En guise de riposte, Rain prit en pleine figure le soutien-gorge que Hana venait d'ôter, l'empêchant ainsi de pouvoir admirer la poitrine qu'il révélait. Lorsqu'elle s'en fut débarrassée, c'est la culotte blanche qui lui tomba à son tour sur les yeux… et quand elle put enfin recouvrer la vue, Hana était déjà sur elle, l'immobilisant de tout son poids et la contraignant à baisser d'elle-même les paupières par un baiser passionné…

Contrariée de ne pouvoir serrer son instructrice dans ses bras, Rain n'en savoura pas moins les lèvres souples, câlines, sucrées, qui laissaient passer entre elles une langue délicieusement agile dont le contact avec la sienne l'électrisait des pieds à la tête dans un plaisant embrasement de ses sens, des profondeurs volcaniques de son bas-ventre jusqu'au bout de ses seins en pleine érection. Si elle avait désiré cette étreinte de son amante, Rain n'avait certes pas prévu d'écourter pour autant sa séance d'entraînement. Mais prétendre qu'elle regrettait de le faire aurait été un mensonge parfaitement éhonté… Incapable, pour le moment, de bouger et de faire à son idée, elle se laissait simplement et sans résistance envahir par la chaleur du corps de Hana énergiquement pressé contre le sien, respirait à pleins poumons son odeur, délectable réconfort après les considérables efforts qu'exigeait son entraînement.

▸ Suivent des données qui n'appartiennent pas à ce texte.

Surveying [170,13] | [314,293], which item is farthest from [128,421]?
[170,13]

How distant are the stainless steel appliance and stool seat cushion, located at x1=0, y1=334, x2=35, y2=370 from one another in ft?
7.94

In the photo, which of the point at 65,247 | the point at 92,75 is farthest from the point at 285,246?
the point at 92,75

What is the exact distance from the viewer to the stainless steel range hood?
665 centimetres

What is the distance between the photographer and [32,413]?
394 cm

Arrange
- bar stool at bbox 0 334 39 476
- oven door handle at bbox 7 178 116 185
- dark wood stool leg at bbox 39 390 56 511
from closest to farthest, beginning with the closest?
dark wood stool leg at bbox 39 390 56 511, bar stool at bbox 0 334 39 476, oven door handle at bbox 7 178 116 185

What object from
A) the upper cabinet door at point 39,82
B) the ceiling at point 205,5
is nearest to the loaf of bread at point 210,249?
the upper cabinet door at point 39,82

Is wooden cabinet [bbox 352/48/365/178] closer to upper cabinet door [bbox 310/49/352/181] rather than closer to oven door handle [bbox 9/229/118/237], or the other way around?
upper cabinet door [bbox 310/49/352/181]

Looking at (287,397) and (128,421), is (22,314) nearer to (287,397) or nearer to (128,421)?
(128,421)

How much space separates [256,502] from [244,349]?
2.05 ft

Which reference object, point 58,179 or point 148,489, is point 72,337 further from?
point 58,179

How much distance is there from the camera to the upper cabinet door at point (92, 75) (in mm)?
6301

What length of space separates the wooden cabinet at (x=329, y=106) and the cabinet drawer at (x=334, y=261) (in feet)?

La mercenaire ne libéra son apprentie que très longtemps après, lorsque leur interminable baiser contredit finalement son épithète, se redressa un peu et lui sourit enfin, ses yeux délibérément plongés dans les siens. Aussi beau qu'il était rare, ce sourire fit battre le cœur de Rain la chamade, et celle-ci emprisonna à son tour sa compagne de ses bras pour l'embrasser à en perdre haleine. En guise de remerciement. Pour tout, tant et plus.

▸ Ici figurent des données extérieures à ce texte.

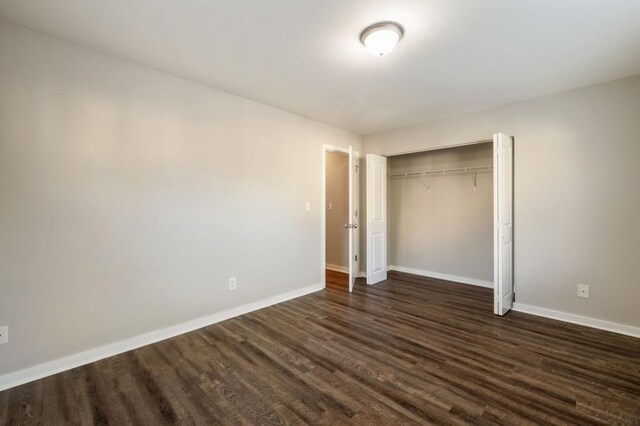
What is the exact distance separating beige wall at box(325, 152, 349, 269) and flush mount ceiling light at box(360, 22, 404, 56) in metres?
3.14

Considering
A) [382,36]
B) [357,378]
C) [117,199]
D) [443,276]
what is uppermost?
[382,36]

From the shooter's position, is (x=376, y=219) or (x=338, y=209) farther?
(x=338, y=209)

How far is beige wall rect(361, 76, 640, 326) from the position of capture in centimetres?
286

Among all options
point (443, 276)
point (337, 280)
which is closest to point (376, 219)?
point (337, 280)

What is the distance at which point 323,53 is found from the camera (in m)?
2.42

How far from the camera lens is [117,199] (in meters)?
2.50

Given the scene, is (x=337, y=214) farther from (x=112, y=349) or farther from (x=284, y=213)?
(x=112, y=349)

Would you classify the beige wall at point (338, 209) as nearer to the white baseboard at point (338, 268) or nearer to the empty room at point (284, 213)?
the white baseboard at point (338, 268)

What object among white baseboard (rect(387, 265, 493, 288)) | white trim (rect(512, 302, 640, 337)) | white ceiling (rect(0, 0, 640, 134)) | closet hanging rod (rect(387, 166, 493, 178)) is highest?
white ceiling (rect(0, 0, 640, 134))

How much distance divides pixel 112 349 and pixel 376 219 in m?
3.66

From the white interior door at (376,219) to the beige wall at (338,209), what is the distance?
71cm

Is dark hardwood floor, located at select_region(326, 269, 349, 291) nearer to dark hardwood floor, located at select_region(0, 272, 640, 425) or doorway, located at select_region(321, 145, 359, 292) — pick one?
doorway, located at select_region(321, 145, 359, 292)

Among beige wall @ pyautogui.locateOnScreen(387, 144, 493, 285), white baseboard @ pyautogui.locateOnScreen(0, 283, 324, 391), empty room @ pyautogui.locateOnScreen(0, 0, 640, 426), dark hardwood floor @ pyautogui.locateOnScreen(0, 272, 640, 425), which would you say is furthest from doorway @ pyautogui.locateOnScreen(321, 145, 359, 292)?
dark hardwood floor @ pyautogui.locateOnScreen(0, 272, 640, 425)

Desserrant l'étreinte qu'elles exerçaient, les mains se mirent à vagabonder, à explorer, à revisiter des territoires depuis longtemps conquis mais dont les fabuleuses merveilles se laissaient pourtant redécouvrir à l'envi, toutes réinvesties de leur majestueuse et originelle virginité. La peau de Hana complètement nue lui donnait le vertige ; les vêtements que Rain portait encore contrariaient de plus en plus son instructrice. Leurs bouches avides, leurs souffles rauques, ne cessaient plus de se confondre…

Hana s'arrêta soudainement alors qu'elle avait été sur le point d'enlever le débardeur de Rain. Ses yeux s'étaient de nouveau laissés émouvoir par les plaies sur ses bras. L'une d'elle saignait encore.

« Ca fait mal ? » demanda-t-elle d'une voix concernée.

Pour ne pas faire outrage à cette sincère considération, Rain se retint de justesse de rire et répondit :

« Ce ne sont que des égratignures ! »

Cela n'empêcha cependant pas Hana de se mettre à lécher ses plaies, comme pour soulager sa douleur, comme si sa salive pouvait, telle celle de certains félins, l'aider à cicatriser plus vite. L'attention, l'application que Hana déployait dans ce geste aussi déconcertant que réconfortant touchèrent sa protégée en plein cœur.

« Tu aurais dû mettre des manches longues » réprimanda toutefois l'instructrice, dans un dernier sursaut d'autorité.

– Je sais, pardon » souffla Rain presque au creux de son oreille tandis que ses deux mains se perdaient doucement dans la somptueuse chevelure d'ébène qui noyait ses épaules.

Hana eut beaucoup de mal à déshabiller Rain. Parce qu'elle était allongée sur le dos, bardée de tous ses équipements pendus à divers ceinturons et autres harnais, parce que les vêtements trempés de sueur collaient obstinément à sa peau… La contrariété ne fit qu'accroître son impatience, qu'agiter ses mains plus nerveusement sur la peau moite, qu'inonder son esprit d'un désir de plus en plus sourd et aveugle, obstiné, tyrannique au point qu'elle en perdait la raison, qu'elle en venait presque à vouloir mettre en pièces tous ces satanés bouts de tissu qui l'empêchaient de toucher directement Rain, sa Rain !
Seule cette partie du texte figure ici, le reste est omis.